Later, I played the voicemail for Max, who immediately called my parents. “So you all know,” Max said with a smile in his voice, “I also like sports car and airplanes.” I could hear the laughter from the other end of the phone, so I know my parents understood that he was joking. But as well as thing are going, I wouldn't be surprised if my folks offer Max just about anything he wants.

4.16.2007

Ouch!

Q. What could have possibly trumped having my parents meet their future son-in-law this weekend?


A. The kid sister's brand new nipple rings.

Say it isn't so! Oh, but it is. I got to see them in the flesh--literally.

4.11.2007

Meet the Parents


Is it just me, or does the sun seem to be shining a little more radiantly these days? While almost everyone has been complaining about the recent cold snap here in North Carolina, I have hardly noticed. Despite the cool temperatures, I feel lightness in the air and a strong sense of renewal that ordinarily would be attributed to the rise of the spring equinox. Still, I realize that the extra bounce in my step isn’t due to the season. After telling my folks about Max, I’ve had a weight lifted. I feel completely free to enjoy this stage of my life and my relationship.

Unfortunately, when my burden lifted, its weight was taken on by my parents, who apparently lost consciousness the minute I uttered the words “Egyptian boyfriend.” And after their temporary blackout, my folks didn’t hear another sound that fell from my tongue during the rest of our conversation. And ever since, while they have remained silent to me on the topic of my relationship, their questions and concerns have been burning up the phone lines leading to my sister Christina’s house. Thankfully, even though she has never met Max, my sister has become his greatest ally in a war of perception with my parents.

To be fair, mom and dad have spent the better part of thirty years living in a most homogeneous area. My guess is that they haven’t met a single Muslim in all that time, and so the only images they can conjure are derived from current news clips from FOX news. As a result, Christina calls me to offer the daily recap of her conversations with the parents.

“Mom and dad think that Max is going to force you to convert to Islam, then whisk you and your unborn children off to Egypt never to be seen again,” Christina said with the slightest sigh.

“Max isn’t Muslim, and he’s never lived in Egypt,” I respond curtly.

I know that, and you know that,” she continued. “But mom and dad are convinced that he will suddenly get religion after the wedding and go extremist on you.”

We laugh a little over the wild scenarios being imagined, but more as a way to relieve tension than because we find any of my parent’s concerns funny. Christina and I are resigned to the fact when people base their impressions based solely on negative stereotypes, no amount of reasoning will change their notions.

At the same time, I do make allowances for my parent’s fear because it stems out of deep concern and love for me.
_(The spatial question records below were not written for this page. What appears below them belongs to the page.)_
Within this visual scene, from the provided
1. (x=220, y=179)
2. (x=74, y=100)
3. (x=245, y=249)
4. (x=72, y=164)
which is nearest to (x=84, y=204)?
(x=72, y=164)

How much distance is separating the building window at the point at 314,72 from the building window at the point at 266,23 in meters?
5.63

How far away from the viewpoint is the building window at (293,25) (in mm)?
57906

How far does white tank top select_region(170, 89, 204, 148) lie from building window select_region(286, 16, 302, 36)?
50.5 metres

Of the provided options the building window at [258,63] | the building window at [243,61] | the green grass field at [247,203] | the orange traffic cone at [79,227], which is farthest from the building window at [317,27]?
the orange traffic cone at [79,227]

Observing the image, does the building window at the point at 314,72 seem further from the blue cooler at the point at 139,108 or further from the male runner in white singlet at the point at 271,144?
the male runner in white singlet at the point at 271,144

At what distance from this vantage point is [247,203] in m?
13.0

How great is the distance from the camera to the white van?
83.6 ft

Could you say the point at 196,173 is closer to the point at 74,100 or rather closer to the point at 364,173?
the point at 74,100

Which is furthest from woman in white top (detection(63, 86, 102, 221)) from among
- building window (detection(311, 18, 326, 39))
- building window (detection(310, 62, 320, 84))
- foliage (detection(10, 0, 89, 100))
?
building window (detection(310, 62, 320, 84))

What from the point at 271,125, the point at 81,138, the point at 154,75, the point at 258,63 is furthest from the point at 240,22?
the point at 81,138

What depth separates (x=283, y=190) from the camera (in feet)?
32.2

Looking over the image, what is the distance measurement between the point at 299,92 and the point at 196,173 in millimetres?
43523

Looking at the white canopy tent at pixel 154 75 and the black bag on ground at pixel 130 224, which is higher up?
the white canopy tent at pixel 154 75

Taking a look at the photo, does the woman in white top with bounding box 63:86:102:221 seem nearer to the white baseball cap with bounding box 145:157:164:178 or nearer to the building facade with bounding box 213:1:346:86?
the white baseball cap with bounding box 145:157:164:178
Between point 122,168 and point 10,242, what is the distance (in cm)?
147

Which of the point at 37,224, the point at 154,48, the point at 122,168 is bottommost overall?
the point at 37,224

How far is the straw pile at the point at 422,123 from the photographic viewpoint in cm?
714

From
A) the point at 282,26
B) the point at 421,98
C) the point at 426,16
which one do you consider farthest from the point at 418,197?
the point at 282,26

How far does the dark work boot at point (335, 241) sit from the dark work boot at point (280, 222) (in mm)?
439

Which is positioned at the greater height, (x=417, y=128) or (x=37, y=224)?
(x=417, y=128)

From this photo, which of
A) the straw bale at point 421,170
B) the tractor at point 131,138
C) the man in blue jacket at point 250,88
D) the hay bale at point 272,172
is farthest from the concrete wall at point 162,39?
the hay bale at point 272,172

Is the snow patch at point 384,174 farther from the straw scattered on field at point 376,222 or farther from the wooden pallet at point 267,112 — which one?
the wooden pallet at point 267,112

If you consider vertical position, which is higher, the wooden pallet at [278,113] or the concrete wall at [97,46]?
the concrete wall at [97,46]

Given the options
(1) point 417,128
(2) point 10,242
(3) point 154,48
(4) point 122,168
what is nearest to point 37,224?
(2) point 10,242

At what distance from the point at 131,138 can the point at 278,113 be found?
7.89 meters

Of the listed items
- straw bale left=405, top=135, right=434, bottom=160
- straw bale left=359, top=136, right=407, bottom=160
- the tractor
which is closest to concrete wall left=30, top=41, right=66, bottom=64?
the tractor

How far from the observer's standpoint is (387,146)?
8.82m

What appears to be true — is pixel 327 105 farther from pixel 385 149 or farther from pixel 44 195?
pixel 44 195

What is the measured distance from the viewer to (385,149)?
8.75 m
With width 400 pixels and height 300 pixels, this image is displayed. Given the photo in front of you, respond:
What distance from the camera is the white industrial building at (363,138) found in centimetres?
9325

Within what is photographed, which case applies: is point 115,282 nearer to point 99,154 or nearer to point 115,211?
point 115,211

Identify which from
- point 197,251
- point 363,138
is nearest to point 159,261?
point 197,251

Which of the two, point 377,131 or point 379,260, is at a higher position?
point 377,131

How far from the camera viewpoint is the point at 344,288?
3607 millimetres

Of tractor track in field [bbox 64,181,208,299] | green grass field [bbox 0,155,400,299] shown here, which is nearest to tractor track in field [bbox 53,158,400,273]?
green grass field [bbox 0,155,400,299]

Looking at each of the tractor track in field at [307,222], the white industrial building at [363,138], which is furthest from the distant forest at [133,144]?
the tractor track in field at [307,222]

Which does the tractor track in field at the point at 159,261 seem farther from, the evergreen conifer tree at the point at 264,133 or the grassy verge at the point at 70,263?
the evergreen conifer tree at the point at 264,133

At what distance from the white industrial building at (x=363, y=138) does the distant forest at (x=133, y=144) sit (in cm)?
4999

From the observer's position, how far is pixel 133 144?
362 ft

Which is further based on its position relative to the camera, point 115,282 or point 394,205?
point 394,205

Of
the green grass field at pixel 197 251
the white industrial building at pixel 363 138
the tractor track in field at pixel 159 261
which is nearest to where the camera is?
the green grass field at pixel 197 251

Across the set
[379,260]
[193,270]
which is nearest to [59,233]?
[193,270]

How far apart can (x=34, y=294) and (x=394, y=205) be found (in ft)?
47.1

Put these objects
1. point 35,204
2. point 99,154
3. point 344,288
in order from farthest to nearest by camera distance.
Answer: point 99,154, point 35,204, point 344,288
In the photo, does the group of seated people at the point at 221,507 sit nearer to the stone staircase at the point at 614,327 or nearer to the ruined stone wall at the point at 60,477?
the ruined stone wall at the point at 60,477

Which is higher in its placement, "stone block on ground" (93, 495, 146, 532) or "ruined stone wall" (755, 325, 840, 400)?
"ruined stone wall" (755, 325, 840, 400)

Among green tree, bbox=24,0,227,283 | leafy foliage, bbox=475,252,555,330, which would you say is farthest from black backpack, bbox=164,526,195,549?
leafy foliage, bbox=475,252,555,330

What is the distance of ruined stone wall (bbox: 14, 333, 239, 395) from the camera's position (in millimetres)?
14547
Mom and dad can’t help but worry they are losing their oldest daughter to a total and complete stranger. And really, how can I blame them? My folks feel this way, in part, because I haven’t been given them opportunity to love Max as I do. And so, I need to remedy this situation with all due speed.

Max is in Japan until Friday, but as soon as his plane lands I’m hauling him up to Virginia to meet the parents. I’m not the least bit concerned that the encounter won’t go well. Max is an amazing spirit, who will win both my parent’s hearts and minds. They finally will see for themselves that somehow, despite hailing from different worlds and religious upbringings, Max and I share am amazing bond that stems from like-heartedness and true compatibility.

So as not to seem too much like an E-Harmony commercial while we are there, I have also taken the liberty of inviting all my siblings’ back home for the weekend. After digesting a couple plates of Greek food and throwing back a few glasses of ouzo, Max will truly come to know my family in all their glory. And let me just say, if my crazy Big Fat Greek family doesn’t put the fear of Mohammad in Max and cause him to go running and screaming back to the Middle East, nothing will.